A drifting man in 1990s Korea
The story begins in 1988, in Seoul, South Korea. Oh Dae-su is an ordinary, unremarkable man — an office worker, married, and the father of a young daughter. On the night of his daughter's birthday, he turns up at a police station completely drunk, causing a scene and being held by officers. His friend Joo-hwan comes to collect him and gets him out, but in the brief moment when Joo-hwan stops at a phone booth to make a call, Oh Dae-su vanishes without a trace. From that instant on, his family hears nothing more from him. Shortly afterwards, his wife is announced to have been murdered, and Oh Dae-su is named the prime suspect. His daughter, left an orphan without a father, is given up for adoption to a family in Sweden.
Oh Dae-su has not fled, nor has he committed any crime. He has been kidnapped.
The imprisonment: fifteen years within four walls
Oh Dae-su wakes up in a room designed to resemble a cheap hotel room, with no windows and no means of contact with the outside world. He does not know his captors, does not understand the reason for his confinement, and no one explains anything to him. For the next fifteen years he remains locked in that space, completely cut off from the world. His only connection to the outside is a television set, through which he learns he has been charged with his wife's murder and that his daughter has been adopted. Guilt, rage, and helplessness consume him for years.
The imprisonment, however, transforms Oh Dae-su. What begins as a state of mental breakdown and despair gradually hardens into a cold and disciplined obsession. He exercises relentlessly, teaches himself to fight by striking the walls, and fills notebooks with lists of people he might have wronged over the course of his life, combing through his memories for the identity of whoever is holding him prisoner. He also attempts suicide on several occasions, without success. Over time, the desire for revenge becomes the only engine keeping him alive.
In 2003, fifteen years after his disappearance, Oh Dae-su is released as abruptly as he was captured. He appears on a rooftop, dressed in fresh clothes, with a suitcase containing money and a mobile phone. He does not know why he was let go, just as he never knew why he was locked up.

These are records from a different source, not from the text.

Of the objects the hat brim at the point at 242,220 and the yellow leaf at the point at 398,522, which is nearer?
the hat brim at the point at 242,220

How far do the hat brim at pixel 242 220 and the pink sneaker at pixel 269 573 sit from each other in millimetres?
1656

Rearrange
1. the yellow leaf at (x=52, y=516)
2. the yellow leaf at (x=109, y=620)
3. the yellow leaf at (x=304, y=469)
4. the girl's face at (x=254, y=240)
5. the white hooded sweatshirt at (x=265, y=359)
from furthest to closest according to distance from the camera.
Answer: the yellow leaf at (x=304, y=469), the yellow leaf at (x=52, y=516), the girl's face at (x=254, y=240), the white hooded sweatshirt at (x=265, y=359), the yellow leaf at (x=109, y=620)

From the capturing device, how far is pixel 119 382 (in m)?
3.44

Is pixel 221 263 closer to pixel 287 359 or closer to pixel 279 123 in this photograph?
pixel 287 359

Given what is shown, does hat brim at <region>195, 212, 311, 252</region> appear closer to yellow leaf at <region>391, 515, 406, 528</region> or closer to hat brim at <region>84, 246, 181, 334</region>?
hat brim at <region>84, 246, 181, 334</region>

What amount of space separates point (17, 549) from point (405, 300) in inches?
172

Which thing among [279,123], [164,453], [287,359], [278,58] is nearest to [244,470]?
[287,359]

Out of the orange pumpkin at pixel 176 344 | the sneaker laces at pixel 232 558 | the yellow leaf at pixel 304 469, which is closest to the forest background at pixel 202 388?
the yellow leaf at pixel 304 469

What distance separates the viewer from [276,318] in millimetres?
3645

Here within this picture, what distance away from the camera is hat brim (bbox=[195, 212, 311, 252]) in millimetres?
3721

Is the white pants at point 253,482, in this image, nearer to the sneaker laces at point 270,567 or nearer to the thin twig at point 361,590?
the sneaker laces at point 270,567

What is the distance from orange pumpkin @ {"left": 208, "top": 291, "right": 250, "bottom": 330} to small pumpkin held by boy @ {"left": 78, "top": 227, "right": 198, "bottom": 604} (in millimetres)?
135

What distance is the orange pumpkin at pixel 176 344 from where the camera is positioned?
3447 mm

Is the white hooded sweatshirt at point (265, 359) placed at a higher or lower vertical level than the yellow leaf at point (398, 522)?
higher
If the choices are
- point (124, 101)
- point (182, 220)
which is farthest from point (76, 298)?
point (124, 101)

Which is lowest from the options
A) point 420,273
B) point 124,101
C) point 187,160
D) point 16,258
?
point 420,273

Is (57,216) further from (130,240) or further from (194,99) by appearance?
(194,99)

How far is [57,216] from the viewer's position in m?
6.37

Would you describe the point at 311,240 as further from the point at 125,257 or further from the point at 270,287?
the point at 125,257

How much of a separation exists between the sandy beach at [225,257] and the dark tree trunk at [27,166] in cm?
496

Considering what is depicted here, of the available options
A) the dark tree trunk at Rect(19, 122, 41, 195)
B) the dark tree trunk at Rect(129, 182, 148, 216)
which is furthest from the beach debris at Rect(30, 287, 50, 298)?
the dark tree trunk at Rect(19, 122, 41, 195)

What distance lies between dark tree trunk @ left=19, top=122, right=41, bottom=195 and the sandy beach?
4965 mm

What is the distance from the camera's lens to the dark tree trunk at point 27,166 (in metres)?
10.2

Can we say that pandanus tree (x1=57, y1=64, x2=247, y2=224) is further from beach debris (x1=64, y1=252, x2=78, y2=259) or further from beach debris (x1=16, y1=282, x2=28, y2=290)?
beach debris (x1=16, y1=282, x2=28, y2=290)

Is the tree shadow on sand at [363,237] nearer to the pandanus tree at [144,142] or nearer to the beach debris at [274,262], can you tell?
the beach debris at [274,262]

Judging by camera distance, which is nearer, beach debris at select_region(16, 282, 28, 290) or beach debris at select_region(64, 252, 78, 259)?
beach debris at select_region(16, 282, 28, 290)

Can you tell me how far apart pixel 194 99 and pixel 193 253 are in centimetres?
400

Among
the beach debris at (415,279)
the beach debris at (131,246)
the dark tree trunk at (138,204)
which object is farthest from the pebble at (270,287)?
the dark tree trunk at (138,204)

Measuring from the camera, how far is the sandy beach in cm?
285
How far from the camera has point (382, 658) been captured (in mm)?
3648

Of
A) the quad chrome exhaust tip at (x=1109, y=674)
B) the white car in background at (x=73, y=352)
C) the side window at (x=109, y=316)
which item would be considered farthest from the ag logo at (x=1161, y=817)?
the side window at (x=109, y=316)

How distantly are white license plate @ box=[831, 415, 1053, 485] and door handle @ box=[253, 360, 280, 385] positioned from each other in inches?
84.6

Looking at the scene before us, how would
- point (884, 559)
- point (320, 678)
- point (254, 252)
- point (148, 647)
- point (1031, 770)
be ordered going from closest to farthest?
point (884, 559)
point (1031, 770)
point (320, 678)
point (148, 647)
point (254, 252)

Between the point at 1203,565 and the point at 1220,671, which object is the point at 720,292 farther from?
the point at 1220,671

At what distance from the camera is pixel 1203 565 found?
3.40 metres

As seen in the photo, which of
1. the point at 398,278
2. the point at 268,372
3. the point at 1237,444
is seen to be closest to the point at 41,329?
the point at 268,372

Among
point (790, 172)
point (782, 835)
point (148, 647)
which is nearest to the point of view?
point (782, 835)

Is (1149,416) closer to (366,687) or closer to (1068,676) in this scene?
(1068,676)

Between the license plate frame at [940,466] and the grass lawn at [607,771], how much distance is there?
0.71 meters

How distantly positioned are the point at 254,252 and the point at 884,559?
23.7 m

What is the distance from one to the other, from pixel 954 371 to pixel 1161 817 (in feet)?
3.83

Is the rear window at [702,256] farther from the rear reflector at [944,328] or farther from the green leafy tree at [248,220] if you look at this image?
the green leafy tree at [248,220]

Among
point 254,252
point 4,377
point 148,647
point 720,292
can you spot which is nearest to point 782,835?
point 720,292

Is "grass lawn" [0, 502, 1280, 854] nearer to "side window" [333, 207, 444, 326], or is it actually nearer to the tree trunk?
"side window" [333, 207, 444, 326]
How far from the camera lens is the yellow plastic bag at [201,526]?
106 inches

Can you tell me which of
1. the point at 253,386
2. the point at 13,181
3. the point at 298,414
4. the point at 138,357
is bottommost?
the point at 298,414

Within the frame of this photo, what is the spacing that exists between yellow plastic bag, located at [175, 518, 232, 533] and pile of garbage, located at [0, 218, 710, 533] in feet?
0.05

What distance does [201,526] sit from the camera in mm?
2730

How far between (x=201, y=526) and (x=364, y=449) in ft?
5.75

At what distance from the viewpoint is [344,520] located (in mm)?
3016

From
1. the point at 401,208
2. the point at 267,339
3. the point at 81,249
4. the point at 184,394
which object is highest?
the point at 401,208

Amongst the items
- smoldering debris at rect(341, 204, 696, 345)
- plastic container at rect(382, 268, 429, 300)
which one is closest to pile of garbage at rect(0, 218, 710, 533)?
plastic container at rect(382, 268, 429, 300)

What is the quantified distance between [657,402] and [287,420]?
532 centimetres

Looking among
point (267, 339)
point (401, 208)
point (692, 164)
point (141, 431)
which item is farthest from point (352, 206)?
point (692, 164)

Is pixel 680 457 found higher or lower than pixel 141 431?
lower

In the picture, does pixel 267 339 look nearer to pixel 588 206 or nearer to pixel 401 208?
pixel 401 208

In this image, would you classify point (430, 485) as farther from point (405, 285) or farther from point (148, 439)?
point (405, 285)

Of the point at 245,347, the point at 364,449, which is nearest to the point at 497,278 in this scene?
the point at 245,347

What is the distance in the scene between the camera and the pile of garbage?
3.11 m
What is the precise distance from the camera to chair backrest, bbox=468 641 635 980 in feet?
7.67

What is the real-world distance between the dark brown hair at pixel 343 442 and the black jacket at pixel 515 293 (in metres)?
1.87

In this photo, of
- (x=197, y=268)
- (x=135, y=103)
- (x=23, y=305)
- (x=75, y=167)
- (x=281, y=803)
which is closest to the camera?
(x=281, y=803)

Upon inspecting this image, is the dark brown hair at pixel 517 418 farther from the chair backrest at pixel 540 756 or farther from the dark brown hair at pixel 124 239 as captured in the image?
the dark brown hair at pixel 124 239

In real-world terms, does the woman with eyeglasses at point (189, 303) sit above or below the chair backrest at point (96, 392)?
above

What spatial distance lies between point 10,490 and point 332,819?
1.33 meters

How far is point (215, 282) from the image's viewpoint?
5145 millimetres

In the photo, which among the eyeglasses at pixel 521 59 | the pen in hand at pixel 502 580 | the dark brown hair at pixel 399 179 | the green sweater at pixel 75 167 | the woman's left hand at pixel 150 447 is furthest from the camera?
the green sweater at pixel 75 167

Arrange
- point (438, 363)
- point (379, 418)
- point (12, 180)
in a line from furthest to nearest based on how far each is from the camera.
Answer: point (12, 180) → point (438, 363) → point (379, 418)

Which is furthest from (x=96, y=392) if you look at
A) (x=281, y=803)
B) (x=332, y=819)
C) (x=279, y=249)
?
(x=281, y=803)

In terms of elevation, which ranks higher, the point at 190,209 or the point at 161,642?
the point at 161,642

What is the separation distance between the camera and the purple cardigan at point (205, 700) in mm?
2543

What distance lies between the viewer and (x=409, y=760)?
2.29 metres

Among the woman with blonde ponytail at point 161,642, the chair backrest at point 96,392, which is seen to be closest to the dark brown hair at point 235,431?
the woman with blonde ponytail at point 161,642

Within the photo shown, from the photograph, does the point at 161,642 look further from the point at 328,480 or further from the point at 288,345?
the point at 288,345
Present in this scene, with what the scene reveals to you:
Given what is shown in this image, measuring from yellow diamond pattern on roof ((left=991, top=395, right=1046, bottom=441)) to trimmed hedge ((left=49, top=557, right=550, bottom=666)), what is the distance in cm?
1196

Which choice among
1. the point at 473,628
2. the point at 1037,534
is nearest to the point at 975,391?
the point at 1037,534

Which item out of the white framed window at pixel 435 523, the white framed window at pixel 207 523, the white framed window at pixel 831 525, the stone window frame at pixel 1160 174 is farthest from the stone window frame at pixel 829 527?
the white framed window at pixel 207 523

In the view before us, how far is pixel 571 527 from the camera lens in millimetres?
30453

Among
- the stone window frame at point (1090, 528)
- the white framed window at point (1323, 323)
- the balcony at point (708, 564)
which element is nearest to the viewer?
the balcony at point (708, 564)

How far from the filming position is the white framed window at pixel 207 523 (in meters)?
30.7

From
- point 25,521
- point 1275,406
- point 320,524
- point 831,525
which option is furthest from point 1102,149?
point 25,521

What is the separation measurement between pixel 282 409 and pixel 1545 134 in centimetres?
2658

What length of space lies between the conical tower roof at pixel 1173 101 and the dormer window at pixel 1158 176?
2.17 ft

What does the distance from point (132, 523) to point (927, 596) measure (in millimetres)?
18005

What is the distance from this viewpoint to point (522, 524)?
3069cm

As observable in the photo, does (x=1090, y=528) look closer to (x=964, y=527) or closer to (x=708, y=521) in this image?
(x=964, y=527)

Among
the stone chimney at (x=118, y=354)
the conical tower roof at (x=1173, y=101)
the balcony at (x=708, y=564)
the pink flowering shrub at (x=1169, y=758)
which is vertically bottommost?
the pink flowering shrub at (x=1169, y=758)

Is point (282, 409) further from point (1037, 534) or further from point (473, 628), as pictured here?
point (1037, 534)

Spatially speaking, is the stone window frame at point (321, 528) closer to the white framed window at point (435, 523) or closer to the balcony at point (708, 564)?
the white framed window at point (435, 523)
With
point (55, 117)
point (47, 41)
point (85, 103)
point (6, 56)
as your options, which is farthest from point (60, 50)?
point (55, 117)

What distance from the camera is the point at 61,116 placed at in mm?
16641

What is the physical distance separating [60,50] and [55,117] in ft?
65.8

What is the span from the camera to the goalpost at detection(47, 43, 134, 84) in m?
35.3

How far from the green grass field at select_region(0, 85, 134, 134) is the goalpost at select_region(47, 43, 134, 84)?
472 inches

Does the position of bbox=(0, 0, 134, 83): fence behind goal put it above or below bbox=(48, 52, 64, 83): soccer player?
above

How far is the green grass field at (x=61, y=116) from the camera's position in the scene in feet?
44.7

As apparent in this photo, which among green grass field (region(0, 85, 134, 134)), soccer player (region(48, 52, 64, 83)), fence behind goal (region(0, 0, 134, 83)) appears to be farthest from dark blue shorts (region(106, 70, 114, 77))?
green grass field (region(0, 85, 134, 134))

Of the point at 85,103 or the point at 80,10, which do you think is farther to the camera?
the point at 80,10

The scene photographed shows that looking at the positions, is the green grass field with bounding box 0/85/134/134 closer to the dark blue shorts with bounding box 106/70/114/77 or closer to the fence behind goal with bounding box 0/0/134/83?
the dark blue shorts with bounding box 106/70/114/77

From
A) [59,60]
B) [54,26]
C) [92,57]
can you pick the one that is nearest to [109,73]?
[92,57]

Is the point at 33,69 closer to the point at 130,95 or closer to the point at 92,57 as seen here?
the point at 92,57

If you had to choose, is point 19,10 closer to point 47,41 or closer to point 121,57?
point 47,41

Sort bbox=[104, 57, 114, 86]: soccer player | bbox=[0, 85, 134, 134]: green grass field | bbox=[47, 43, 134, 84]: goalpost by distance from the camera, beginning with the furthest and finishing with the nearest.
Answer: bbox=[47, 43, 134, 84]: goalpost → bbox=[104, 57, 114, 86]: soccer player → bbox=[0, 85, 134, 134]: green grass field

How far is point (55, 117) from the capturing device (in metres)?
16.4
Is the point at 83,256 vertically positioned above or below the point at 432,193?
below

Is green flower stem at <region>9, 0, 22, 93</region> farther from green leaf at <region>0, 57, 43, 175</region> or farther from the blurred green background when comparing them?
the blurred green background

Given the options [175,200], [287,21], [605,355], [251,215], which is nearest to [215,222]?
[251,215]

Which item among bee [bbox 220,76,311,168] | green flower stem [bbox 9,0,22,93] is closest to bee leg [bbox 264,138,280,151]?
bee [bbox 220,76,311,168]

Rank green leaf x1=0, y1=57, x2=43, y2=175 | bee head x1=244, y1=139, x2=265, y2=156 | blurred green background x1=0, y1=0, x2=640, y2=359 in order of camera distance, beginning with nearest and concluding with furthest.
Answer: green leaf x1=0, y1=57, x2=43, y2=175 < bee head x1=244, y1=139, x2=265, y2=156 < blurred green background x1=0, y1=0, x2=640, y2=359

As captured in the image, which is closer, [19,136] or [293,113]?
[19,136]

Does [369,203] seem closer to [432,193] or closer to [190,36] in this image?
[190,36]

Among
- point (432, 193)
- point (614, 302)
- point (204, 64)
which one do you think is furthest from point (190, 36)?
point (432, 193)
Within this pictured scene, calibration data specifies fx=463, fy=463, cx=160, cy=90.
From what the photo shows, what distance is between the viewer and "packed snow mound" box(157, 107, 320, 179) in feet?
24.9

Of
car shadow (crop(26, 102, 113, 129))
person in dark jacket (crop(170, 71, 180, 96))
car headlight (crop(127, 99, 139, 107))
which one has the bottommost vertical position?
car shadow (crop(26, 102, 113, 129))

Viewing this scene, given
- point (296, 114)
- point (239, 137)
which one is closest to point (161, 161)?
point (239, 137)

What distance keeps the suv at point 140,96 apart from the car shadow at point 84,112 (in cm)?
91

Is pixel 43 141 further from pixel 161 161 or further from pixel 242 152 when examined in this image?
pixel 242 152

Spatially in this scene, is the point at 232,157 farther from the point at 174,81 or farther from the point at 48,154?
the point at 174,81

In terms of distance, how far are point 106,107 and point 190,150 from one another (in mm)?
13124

The antagonist and the true framing of the conflict
Shortly after his release, Oh Dae-su meets Mi-do, a young chef who works at a sushi restaurant. Between them an immediate and intense attraction develops, quickly evolving into a romantic and sexual relationship. Mi-do, moved by Oh Dae-su's situation, decides to help him in his search for answers.
Oh Dae-su's investigation eventually leads him to his captor: Lee Woo-jin, a young, extraordinarily wealthy, and elegant man who turns out to be a former schoolmate of Oh Dae-su's. Lee Woo-jin is not driven by an irrational impulse or a simple desire for revenge. His motivation is the product of a specific trauma, calculated with precision over decades. At school, Oh Dae-su discovered that Lee Woo-jin was engaged in an incestuous relationship with his sister Lee Soo-ah, and although he did not spread the secret intentionally, the rumour took hold. Lee Soo-ah, unable to bear the public shame, ended up taking her own life. Lee Woo-jin holds Oh Dae-su responsible for his sister's death — a sister he loved in an obsessive way — and has dedicated his entire life to constructing an elaborate and devastating act of revenge.
What Oh Dae-su does not yet know at this point, and what the viewer likewise does not yet fully understand, is that the true scope of Lee Woo-jin's plan extends far beyond mere imprisonment. The antagonist has not simply sought to punish Oh Dae-su by locking him away: he has engineered a psychological trap whose centrepiece is the very act of releasing his victim. Lee Woo-jin has manipulated every aspect of Oh Dae-su's life from the shadows, including the encounter with Mi-do, with a precise and devastating purpose that forms the core of the entire story.
The central conflict of Oldboy is not, therefore, the search for a kidnapper, but a game in which Oh Dae-su believes he is playing to uncover the truth — not knowing that the rules, the board, and the final outcome were written in advance by his adversary.